— ARTICLE —
I Paid for Belonging in Bruises.

A lesson in growth, mindset, and the quiet clarity of mindfulness.

 

For most of my life, I paid the price of belonging in bruises—emotional, spiritual, and sometimes physical. I didn’t know I was chasing something I already had. I spent 30 years seeking insight out there in the world.

There were clues. My mom used to sing a lyric from Frankie Beverly & Maze:

“If you get confused, don’t you go nowhere else. You’re gonna find all that you need, right there in yourself.”

But like many of us, I missed the clue. I joined every “tribe” I could find and tried on every mask:
• Floridian
• Spanish
• Black
• Mixed
• Skateboarder
• Gangbanger
• Musician
• Drinker
• Angeleno
• Atheist
• Actor
• Buddhist
• Boyfriend (times 100)
• [Insert next persona here]

Funny thing — the word persona is Latin for “mask.”
And “clue”? That word traces back to clew, a Greek word for “thread.”

But I didn’t tug at the thread.
Until I was forced to sit still.

After an incident left me unable to walk, I couldn’t perform any of the roles. I couldn’t chase anything. I was stuck. Pinocchio in the belly of the whale.

That’s when I found meditation. That’s when I stopped searching outside and turned inward.

— WHAT IS BEING ASKED —
Reproduce word for word the stretch of the essay on belonging from "Until I was" through "of the whale.". Rely solely on the essay on belonging for what is asked.

— INFORMATION GIVEN —
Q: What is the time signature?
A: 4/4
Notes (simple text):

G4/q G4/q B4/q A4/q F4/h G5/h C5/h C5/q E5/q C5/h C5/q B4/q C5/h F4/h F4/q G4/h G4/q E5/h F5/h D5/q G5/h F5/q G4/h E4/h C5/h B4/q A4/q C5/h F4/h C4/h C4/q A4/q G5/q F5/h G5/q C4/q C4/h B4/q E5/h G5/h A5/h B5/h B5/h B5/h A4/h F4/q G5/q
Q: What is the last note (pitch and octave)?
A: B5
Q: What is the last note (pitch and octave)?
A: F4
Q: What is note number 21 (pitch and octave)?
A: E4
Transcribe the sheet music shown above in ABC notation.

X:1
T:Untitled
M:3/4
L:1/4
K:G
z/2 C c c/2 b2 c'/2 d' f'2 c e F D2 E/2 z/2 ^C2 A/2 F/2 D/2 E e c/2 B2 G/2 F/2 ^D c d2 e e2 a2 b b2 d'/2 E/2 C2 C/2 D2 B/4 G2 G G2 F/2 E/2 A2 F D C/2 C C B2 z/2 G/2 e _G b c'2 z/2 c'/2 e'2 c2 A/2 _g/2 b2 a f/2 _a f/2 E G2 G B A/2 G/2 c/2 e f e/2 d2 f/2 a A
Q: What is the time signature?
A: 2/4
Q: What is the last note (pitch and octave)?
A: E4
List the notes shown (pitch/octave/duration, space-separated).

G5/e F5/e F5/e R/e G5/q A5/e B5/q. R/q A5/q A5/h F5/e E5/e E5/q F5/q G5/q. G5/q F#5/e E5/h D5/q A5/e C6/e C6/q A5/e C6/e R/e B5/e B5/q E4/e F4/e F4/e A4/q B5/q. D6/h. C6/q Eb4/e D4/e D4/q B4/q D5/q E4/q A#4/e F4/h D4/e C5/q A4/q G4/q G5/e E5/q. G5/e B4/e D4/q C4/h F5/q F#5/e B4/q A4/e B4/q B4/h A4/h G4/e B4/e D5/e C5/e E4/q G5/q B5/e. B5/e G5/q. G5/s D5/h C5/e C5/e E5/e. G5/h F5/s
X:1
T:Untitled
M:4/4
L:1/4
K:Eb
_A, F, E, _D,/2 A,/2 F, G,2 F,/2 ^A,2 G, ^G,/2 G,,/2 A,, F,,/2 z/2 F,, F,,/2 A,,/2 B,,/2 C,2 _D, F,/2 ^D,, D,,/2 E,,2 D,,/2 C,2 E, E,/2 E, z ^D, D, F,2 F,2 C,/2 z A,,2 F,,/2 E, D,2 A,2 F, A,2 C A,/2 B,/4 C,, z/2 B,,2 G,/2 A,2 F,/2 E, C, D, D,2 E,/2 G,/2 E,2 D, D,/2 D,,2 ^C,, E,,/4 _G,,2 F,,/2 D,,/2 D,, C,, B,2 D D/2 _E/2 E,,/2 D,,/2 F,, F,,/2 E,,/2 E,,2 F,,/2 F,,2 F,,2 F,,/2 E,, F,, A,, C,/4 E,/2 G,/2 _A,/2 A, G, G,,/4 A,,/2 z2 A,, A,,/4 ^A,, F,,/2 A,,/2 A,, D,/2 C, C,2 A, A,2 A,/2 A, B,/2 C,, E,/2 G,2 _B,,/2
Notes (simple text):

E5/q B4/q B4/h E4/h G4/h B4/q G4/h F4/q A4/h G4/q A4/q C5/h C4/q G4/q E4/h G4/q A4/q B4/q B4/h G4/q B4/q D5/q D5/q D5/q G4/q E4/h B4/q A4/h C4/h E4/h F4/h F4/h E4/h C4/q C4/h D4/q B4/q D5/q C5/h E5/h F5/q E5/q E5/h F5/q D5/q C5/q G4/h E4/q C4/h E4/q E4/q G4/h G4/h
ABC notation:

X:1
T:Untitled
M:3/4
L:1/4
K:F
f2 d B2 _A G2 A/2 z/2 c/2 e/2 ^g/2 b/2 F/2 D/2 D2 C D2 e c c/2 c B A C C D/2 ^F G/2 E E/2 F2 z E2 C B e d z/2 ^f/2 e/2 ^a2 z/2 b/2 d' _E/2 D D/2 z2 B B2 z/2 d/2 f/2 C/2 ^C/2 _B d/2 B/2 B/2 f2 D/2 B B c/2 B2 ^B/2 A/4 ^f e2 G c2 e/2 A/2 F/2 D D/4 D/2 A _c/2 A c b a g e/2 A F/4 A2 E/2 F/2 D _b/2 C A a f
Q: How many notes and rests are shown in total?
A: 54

— ANSWER —
Until I was forced to sit still.

After an incident left me unable to walk, I couldn’t perform any of the roles. I couldn’t chase anything. I was stuck. Pinocchio in the belly of the whale.